◆ **Documento**:
-.-.-
Do jeito que as coisas estão, qualquer dia vão fazer um altar e glorificar a bitola larga. Essa adoração à bitola larga virou mania ou quase um culto, é o que parece e só isso explica.
Algo nunca falado é sobre a Comissão Mista Brasil-Estados Unidos para o Desenvolvimento Econômico (CMBEU) (1951–1953), algo que ainda falaremos. Essa comissão já mostrava o estado de sucateamento de nossas ferrovias, isso em 1953, e na época diversas delas já estavam em poder do Estado. Alguns acham que a comissão foi um grande fracasso, na realidade suas recomendações, se seguidas por um governo de orientação liberal e não intervencionista como os governos da época, talvez tivessem tido resultados melhores. O nacionalismo de governos como o de Getúlio Vargas sempre foi uma trapaça. O objetivo com esse nacionalismo de fachada era o de incorporar empresas estrangeiras para nomear amigos.
-.-.-
◆ **Dados fornecidos**:

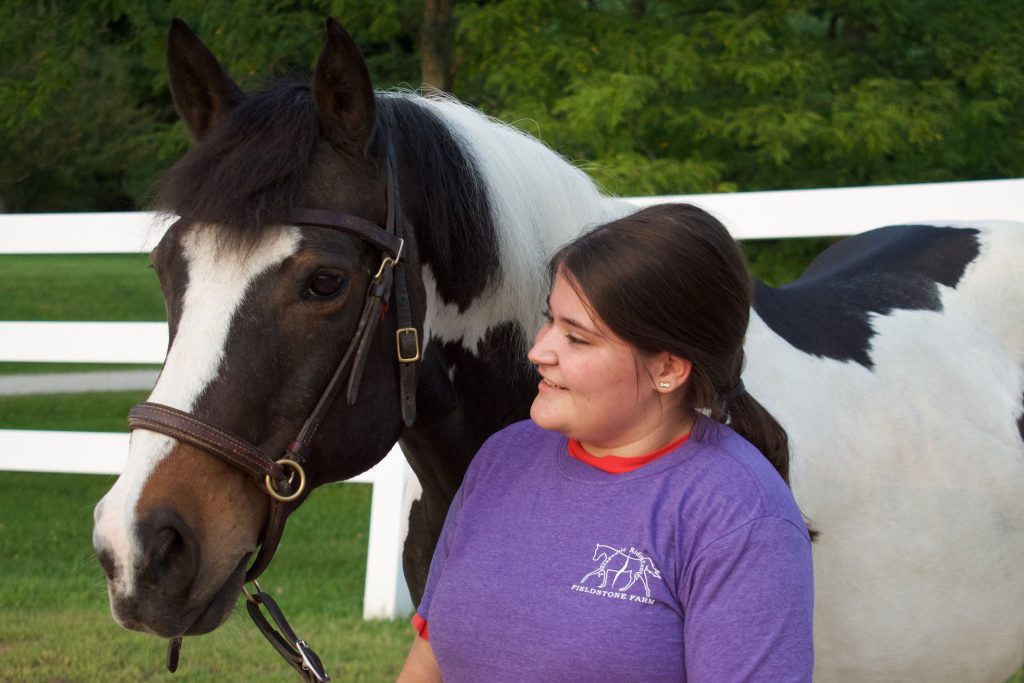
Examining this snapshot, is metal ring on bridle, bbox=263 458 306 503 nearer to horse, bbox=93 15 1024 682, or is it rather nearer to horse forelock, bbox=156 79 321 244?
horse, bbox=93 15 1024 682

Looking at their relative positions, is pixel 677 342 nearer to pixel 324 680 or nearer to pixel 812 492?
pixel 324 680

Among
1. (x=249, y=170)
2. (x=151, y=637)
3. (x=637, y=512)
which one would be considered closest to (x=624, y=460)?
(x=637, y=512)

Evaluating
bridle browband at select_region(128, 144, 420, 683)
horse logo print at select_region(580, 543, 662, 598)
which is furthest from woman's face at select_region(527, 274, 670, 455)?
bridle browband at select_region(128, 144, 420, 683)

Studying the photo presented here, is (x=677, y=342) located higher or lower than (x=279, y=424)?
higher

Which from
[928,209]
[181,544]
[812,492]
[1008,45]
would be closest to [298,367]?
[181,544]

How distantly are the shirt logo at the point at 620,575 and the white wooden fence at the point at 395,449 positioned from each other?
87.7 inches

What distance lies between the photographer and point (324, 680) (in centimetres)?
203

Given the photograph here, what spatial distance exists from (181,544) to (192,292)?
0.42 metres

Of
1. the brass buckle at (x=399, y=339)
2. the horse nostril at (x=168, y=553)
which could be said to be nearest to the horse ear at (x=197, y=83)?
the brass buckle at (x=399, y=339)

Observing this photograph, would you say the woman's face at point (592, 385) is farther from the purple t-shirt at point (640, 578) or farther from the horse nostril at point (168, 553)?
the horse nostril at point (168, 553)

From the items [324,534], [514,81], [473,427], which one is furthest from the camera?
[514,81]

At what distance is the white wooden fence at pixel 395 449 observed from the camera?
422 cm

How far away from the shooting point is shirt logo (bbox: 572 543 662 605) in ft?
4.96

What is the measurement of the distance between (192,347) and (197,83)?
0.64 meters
-.-.-
Pode reescrever o trecho do texto sobre as ferrovias começando em "Do jeito que" e terminando em "só isso explica.", mudando "bitola larga" para "bitola métrica"?

Do jeito que as coisas estão, qualquer dia vão fazer um altar e glorificar a bitola métrica. Essa adoração à bitola métrica virou mania ou quase um culto, é o que parece e só isso explica.